Tras casi dos meses el Puente de A Barca ha recuperado el doble sentido de circulación. A primera hora de esta mañana se han retirado las señales y vallas que impedían que los vehículos procedentes de Pontevedra pudiesen cruzarlo en dirección a Poio. La apertura llega después de que Acuaes, que ejecutaba los trabajos para el nuevo abastecimiento de agua en la zona, diese por concluido el grueso de las obras previstas.
Con la vuelta a la normalidad en el puente también han entrado en vigor la nueva configuración de la circulación en las calles próximas al puente: Alameda, Echegaray y Alfonso XIII. Las dos primeras estrenaron su nueva condición de tráfico restringido para servicios y residentes, algo que refuerza la nueva fisonomía de la calle Echegaray, con los 15 minutos de aparcamiento máximo permitido.
Igualmente se consolida el sentido actual de la calle Alfonso XIII en dirección hacia la plaza de Concepción Arenal. En esta última calle es donde, tras la entrada en vigor de los nuevos cambios, se ha detectado cierta disfunción al hacer caso omiso los conductores de la nueva señalización y acceder a ella desde Concepción Arenal en dirección al puente de A Barca.

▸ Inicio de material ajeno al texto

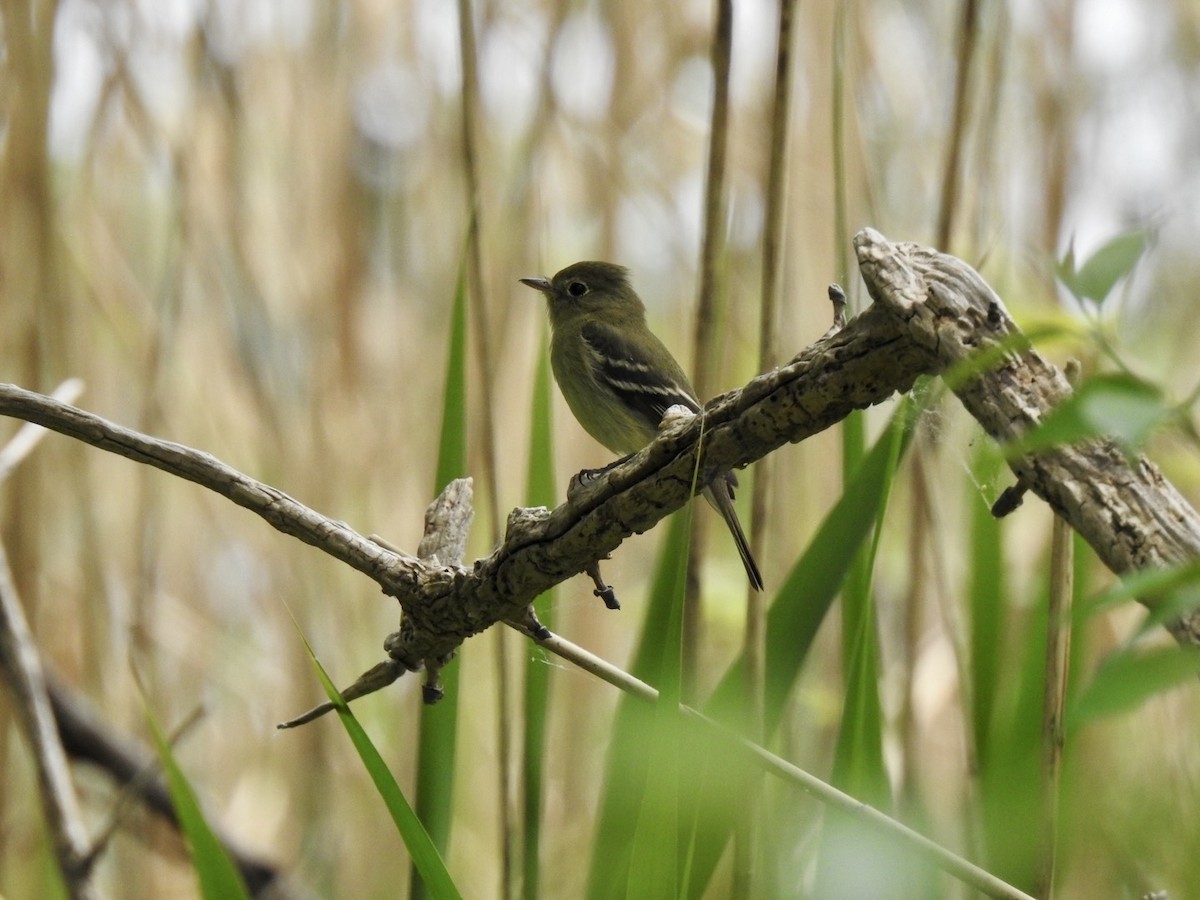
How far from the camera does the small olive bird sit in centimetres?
261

En cuanto a las medidas de tráfico que afectan exclusivamente al Concello de Poio, Acuaes ha solicitado mantener un par de días más el sentido único de circulación en la subida hacia A Caeira para dar los últimos retoques a los trabajos en la red de abastecimiento de agua. En concreto, las calles Perna Penas y Mato Calderón seguirán únicamente de subida hasta el próximo martes o miércoles, según el gobierno municipal.
Acuaes seguirá realizando pequeñas intervenciones en A Barca hasta el próximo día 20, pero aseguran que no afectarán a la circulación rodada. Tras el paréntesis navideño, la sociedad estatal retomará los trabajos el 7 de enero. Las obras se trasladarán entonces a la avenida Domingo Fontán, en la PO-531.